» **EJERCICIOS**
a – Responde estas preguntas según el perfil de Denis Fernández:
(i) ¿En qué localidad y en qué año nació Denis Fernández?
(ii) ¿Con quién empezó taller?
(iii) ¿Qué editorial publicó sus primeros cuentos bajo el título Monstruos Geométricos?
b – Indica si cada afirmación coincide con el perfil de Denis Fernández y cita textualmente las palabras que lo deciden:
(i) La conversación ocurre en un café situado frente a la Plaza Tribunales.
(ii) Denis Fernández hizo la secundaria en una escuela laica.
(iii) Jugó al básquet en las inferiores de Lanús.
c – Escribe la continuación del perfil de Denis Fernández a partir de su última oración.

» **TEXTO FUENTE**
▼

El marciano

Un perfil del narrador y creador del sello editorial Marciana.

Fernando Krapp
Denis Fern´ández
Fotografía: Valentina Rebasa

El lugar le queda bien. Lo que hay a su alrededor es un decorado que parece hecho a su medida; arrancado de su profusa, disgregante y confusa imaginación. Estamos en un café enfrente de la Plaza Tribunales. El café tiene una decoración exuberante. Abunda el cobre, los pisos parecen cortinas de viejas casas burguesas, las paredes están cargadas con estampas florales. Denis Fernandez se sienta al lado de la ventana. Es alto, usa anteojos redonditos, parecidos a los de John Lennon. Es difícil entrevistarlo. Cuando se le intenta hacer una una pregunta en clima de “entrevista”, responde: ¿en serio vamos a hablar así? La respuesta dice mucho sobre Denis Fernández. No hay nada que le moleste más que la falsedad, la impostura, el chamuyo. Sobre todo cuando habla con amigos. Ante la intención de hablar sobre él (así) sonríe. La intención es conversar acerca de su último libro titulado Especie salvaje y de las novedades de la editorial Marciana que dirige desde hace unos años, y con la que viene imponiendo un criterio y una mirada sobre la literatura argentina y latinoamericana contemporánea. Esta entrevista entonces es así; en ausencia hacia fuera. Porque hablar con Denis es así; caótico, disléxico y acelerado. Lo mismo pasa cuando se lo lee.
Denis Fernández nació en la localidad de Lanús, al sur del conurbano bonaerense, en 1986. Un lugar acorralado por galpones sin máquinas, largas avenidas sin rumbo y boliches levantados en casas victorianas. Cursó sus estudios secundarios en una escuela inmaculada de larga tradición católica; uno de los establecimientos educativos más recónditos del conurbano y con más sucursales. Como su tocayo (Denis Rodman, por supuesto), jugó en las inferiores de Lanús al basketball; un club de mucha categoría e historia a la hora de picar la pelotita. Estudió Comunicación, tuvo negocios varios y un buen día dejó todo para dedicarse a la escritura. Esa decisión, traspolada a nuestro pequeño universo, implica dejar el conurbano para mudarse a la capital.

Inició una serie de peregrinaciones, de casas de amigos a casas de amigos, una vida nómade contenida, marcado por un momento de fascinación y de entrega y de miedo y de euforia por la gran ciudad. Estudió guión de cine, publicó unos primeros pinitos en el periodismo, escribió poemas eléctricos que recitó en lecturas de poesía, esa contraseña para habitar la noche porteña en la segunda década del Siglo XXI. Empezó taller con Hernán Vanoli y eso se nota en sus primeros cuentos publicados por la editorial 17grises bajo el bello título (todos los títulos de su literatura son bellos) de Monstruos Geométricos. Denis Fernández traía con él no solo un estilo muy definido de frases cortas y poéticas, con una suave seducción epiléptica entre la trama y su forma, sino también un universo simbólico conectado con la cultura popular; el cine de David Cronenberg y David Lynch, la música pop, la cultura de la psicodelia, la obsesión por el fin del mundo, las mutaciones, las aplicaciones delirantes de la ciencia y la búsqueda frenética por entender cómo hacemos para vivir juntos.

▲

» **INFORMACIÓN PROPORCIONADA**

▼

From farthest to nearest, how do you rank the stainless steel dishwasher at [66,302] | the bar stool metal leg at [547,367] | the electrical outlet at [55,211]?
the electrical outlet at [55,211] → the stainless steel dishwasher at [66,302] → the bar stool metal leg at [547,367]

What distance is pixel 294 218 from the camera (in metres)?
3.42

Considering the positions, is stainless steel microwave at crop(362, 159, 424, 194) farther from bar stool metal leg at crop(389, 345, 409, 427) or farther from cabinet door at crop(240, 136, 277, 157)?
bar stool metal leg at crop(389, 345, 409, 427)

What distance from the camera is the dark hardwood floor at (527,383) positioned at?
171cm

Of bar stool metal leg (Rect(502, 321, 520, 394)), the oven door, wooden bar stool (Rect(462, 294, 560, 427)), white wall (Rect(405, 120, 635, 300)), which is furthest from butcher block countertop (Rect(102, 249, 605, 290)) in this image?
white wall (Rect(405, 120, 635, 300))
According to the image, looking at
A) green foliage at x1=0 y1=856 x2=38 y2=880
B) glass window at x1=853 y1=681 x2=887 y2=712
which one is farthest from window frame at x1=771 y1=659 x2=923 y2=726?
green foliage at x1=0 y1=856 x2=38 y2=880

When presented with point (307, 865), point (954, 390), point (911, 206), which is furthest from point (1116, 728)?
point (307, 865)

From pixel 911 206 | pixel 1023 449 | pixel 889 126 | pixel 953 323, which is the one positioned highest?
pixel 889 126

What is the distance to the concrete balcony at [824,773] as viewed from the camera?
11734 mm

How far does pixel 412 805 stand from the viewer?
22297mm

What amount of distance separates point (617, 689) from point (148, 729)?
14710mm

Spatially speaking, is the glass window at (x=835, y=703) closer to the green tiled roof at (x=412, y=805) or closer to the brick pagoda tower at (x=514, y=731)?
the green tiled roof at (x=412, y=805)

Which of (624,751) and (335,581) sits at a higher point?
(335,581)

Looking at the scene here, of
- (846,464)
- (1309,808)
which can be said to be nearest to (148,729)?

▲

» **RESULTADOS POR TAREA**
a –
(i) En Lanús, en 1986.
(ii) Con Hernán Vanoli.
(iii) La editorial 17grises.

b –
(i) Sí: "Estamos en un café enfrente de la Plaza Tribunales."
(ii) No: "Cursó sus estudios secundarios en una escuela inmaculada de larga tradición católica"
(iii) Sí: "jugó en las inferiores de Lanús al basketball"

c –
A los cuentos le siguió una novela: Cero Gauss (2018) continuaba con su universo y lo ampliaba. También narraba una cartografía que durante años ha sido vampirizada por el género policial y el costumbrismo; Denis Fernandez logró hablar del conurbano y el mundo del trabajo (un mundo que mueve los hilos de las precarias relaciones sociales) desde el terror. Y lo hizo con el cuento más viejo de todos: el doppelganger. Cero Gauss puede leerse desde Carretera Perdida, claro que sí, pero también desde “El capote” de Gogol. Es la historia de un hombre desdoblado entre un prestamista de pasado oscuro y un hombre que decide criar una planta carnívora. El crecimiento de la planta marca una trayectoria de autoconocimiento y destrucción. El título remite a su tema: la eliminación algebraica de la matriz en un sistema de ecuaciones lineales.

Difícil de entender, la verdad. Aunque lo que se entiende es que la búsqueda de la narrativa de Denis Fernández poco tiene que ver con la causalidad del realismo convencional (a una acción le sigue otra y otra y otra hasta un final más o menos coherente con esa sucesión lógica) o la narrativa autoerótica del yo tan de moda en nuestros días (a una acción no le sigue nada sino que algo me pasó con eso y lo escribo porque para mi es interesante, etc.). Esa búsqueda de una lógica que excede las paredes del realismo es lo que intenta dinamitar Cero Gauss desde la fortaleza misma del costumbrismo: narrar el conurbano no apelando a un reflejo más o menos fiel, más o menos tierno, más o menos trunco, sino desde una impresión descolocada. O vale decir, desde una represión. Analizar cómo eso que se ha reprimido vuelve bajo una forma deforme y desdoblada. Y Denis Fern´ández no lo hace desde la copia, sino que lo hace con un algoritmo que no funciona del todo bien; desde una tecnología chamánica desapegada que los narradores del universo de Denis Fernández consideran ancestral.
¿De dónde viene eso? El mundo del conurbano está plagado de culebrillas, de tiradas de cueritos, de seres mitológicos que son la herencia trunca de las migraciones internas del noroeste, nordeste y de la mesopotamia argentina. Ese bagaje cultural, esa herencia cordillerana, mezclada con una sustitución de importaciones, con la materialidad dura de una industria liviana, es lo que refleja la narrativa de Denis Fernandez. El propio escritor ha dicho sobre los cuentos de Liliana Colanzi que pertenecen a un género de ciencia ficción en donde lo que falta es justamente la ciencia. Narran los despojos de esa ciencia, sus efectos residuales, mezclados con mitos ancestrales (reales o inventados, poco importa), ese rastro fantasmático de “acá hubo una tecnología” y ahora es un demonio, es lo que le interesa contar.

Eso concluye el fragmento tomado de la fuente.